Stella and I went to the lounge and ordered the “official” alcoholic beverage of Chile, picso, which is a type of brandy distilled from grapes. It’s highly regulated (distilleries must grow their own grapes, and it can only come from certain regions) and it was wonderful on the rocks! Really looking forward to our vacation!
Then the phone call came.
At first I didn’t answer it because I didn’t recognize the number and I figured they’d leave a message. Stella then looked at her phone and the 3 digit prefix was the same as our travel agent, so I figured I’d better call back. It was, indeed, the travel agent, but I only got to voicemail, so I quickly walked over to the Celebrity Cruise folks, who were still in the hotel lobby. Lo and behold, our cruise was cancelled 2 hours earlier! We found out that there were two other cruise ships in quarantine at San Antonio (our cruise port), so things were degrading fast. Time to get out of Dodge!
I called the Royal Caribbean hotline (parent company of Celebrity) and a representative quickly answered and made travel arrangements for our return. These aren’t as nice as our incoming flight, but the fact that we have them at all makes us extremely fortunate. Additionally, since we aren’t coming from an area that is on the prohibited travel list, we won’t be travelling into one of the DHS designated airports designated for extra screening. I’m hoping we won’t have to go into ordered quarantine when we return to the states, but we will be self-quarantining for 14 days. As of this moment we are asymptomatic, so perhaps luck is still with us.

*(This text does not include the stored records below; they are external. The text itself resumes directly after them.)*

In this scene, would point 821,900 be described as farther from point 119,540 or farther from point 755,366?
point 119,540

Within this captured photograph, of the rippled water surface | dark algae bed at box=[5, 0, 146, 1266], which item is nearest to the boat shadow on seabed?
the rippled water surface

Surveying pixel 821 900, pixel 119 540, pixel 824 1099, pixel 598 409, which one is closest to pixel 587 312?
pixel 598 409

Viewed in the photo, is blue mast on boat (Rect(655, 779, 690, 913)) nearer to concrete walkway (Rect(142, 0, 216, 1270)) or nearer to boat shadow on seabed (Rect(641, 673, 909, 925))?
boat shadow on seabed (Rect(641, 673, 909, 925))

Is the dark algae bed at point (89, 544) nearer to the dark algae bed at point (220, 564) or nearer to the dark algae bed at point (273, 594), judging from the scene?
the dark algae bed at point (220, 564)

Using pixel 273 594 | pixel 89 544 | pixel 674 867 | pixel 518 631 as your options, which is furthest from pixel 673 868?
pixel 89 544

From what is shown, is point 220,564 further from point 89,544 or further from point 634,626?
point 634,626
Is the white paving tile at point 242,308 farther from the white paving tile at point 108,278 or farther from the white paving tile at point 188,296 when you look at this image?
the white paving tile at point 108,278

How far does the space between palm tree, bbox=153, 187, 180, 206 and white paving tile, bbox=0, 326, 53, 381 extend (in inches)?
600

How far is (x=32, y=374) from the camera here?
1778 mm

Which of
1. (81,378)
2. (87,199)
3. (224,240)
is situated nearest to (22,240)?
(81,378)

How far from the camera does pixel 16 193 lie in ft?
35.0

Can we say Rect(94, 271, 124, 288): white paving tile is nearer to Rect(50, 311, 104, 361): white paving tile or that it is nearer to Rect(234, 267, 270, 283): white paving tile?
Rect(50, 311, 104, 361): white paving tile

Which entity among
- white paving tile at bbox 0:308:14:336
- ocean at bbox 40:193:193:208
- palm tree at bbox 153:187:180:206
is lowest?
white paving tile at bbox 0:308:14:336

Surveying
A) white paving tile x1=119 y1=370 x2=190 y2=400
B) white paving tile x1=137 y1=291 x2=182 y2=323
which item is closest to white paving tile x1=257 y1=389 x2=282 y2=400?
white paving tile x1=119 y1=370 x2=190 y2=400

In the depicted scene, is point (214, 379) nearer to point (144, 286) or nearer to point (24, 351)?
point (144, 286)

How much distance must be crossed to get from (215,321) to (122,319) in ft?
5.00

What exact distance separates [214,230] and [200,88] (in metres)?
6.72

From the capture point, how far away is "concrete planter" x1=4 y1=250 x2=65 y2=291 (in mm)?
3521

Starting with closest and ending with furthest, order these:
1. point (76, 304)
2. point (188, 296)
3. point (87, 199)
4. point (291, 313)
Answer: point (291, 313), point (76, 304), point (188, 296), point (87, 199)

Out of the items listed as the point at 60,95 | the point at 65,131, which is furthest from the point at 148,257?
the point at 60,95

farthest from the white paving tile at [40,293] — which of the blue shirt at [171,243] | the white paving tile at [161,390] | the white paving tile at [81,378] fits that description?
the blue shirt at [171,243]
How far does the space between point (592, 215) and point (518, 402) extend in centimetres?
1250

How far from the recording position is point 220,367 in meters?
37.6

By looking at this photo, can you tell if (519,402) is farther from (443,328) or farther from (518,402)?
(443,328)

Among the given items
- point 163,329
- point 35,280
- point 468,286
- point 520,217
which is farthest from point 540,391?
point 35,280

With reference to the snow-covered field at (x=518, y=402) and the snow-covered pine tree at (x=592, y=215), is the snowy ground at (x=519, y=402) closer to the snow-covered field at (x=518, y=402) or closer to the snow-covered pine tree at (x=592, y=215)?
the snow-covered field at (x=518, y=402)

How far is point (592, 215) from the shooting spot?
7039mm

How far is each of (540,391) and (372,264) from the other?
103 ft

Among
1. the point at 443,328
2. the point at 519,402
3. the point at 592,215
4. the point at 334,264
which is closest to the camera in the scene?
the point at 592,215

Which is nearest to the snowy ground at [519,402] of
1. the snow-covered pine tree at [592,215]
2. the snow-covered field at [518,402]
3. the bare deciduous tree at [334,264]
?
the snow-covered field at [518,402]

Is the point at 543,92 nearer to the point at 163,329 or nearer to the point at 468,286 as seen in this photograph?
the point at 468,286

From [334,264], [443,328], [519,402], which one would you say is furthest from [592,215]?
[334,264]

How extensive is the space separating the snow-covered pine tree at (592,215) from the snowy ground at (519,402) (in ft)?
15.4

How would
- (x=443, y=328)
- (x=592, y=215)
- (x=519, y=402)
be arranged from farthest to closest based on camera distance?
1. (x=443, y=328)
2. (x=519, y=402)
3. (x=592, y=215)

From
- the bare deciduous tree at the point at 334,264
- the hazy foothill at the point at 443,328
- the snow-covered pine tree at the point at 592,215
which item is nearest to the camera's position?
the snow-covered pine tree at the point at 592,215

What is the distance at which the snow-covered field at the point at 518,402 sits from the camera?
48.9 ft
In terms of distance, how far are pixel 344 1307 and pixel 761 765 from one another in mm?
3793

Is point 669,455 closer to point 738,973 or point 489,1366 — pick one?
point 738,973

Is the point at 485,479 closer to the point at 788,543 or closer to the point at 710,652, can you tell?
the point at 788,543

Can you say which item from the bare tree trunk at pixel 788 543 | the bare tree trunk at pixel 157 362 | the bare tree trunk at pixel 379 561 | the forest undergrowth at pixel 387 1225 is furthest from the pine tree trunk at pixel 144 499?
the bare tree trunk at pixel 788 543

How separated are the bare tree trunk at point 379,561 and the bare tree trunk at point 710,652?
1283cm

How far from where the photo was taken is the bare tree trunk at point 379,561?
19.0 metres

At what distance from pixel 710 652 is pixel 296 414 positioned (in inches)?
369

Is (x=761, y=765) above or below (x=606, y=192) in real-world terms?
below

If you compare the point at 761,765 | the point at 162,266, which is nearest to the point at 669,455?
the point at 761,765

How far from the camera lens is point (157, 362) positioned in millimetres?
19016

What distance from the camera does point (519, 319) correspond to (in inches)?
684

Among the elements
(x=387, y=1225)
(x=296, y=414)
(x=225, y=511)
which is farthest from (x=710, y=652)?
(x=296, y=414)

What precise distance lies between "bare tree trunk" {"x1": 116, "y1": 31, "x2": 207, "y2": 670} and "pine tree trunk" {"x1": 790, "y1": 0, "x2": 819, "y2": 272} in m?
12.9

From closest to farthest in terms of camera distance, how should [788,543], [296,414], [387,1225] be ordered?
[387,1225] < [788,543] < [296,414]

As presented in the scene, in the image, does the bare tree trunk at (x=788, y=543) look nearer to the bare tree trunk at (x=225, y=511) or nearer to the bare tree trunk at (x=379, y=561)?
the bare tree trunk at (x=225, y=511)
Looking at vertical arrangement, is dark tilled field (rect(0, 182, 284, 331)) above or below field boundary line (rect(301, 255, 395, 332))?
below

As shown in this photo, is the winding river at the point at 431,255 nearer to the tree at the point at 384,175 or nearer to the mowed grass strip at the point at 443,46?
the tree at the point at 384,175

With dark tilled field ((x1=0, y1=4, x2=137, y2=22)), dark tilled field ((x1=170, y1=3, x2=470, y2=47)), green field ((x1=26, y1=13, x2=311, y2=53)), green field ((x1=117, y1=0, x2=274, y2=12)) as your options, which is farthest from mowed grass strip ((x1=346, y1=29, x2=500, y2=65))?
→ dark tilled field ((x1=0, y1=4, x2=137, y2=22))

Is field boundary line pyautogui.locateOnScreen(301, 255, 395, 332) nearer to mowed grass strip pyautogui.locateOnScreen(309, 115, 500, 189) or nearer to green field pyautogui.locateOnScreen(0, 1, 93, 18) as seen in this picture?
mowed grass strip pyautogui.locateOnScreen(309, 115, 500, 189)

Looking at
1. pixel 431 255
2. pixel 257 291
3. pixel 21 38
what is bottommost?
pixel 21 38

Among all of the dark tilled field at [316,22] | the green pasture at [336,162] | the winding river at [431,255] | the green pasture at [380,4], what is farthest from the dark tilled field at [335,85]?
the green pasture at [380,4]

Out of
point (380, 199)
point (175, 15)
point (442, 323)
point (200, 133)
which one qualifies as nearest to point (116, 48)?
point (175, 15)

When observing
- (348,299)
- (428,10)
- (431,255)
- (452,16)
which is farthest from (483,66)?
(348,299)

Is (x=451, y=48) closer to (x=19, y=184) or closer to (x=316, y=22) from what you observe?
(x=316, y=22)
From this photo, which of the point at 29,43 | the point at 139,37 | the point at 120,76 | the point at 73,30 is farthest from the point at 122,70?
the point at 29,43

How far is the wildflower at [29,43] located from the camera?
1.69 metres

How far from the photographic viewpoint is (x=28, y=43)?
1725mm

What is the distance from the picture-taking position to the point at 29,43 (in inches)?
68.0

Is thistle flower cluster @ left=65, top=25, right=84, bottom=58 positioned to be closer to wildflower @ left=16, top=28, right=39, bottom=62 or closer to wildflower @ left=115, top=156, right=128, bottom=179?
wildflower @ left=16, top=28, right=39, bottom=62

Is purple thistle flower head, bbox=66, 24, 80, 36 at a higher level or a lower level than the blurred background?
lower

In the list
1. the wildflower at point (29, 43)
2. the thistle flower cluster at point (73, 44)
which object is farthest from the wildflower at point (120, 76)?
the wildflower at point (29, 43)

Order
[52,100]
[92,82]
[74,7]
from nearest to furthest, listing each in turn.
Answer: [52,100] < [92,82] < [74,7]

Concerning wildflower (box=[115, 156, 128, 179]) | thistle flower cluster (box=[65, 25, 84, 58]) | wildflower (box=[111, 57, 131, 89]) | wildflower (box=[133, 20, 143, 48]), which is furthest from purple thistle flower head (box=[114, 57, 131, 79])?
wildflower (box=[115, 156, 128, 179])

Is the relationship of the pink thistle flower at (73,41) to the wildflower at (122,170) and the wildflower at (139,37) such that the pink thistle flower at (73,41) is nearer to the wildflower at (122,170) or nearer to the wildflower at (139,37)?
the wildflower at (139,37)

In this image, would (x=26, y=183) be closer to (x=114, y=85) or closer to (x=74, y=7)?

We decided to make the best of it, have another pisco on the rocks, and have dinner at the hotel. The restaurant was actually quite fabulous, and we were overlooking a very large gathering of a wedding cocktail hour before the reception. Sadly, all of these gatherings, at least in the US, are not going to be happening for a while as we collectively hunker down and settle into a hermit lifestyle.
So, having previous risk mitigation and contingency plans in place, we are well positioned to execute our “plan B” and get our butts home.
Your wishes for good luck are much appreciated and are paying off!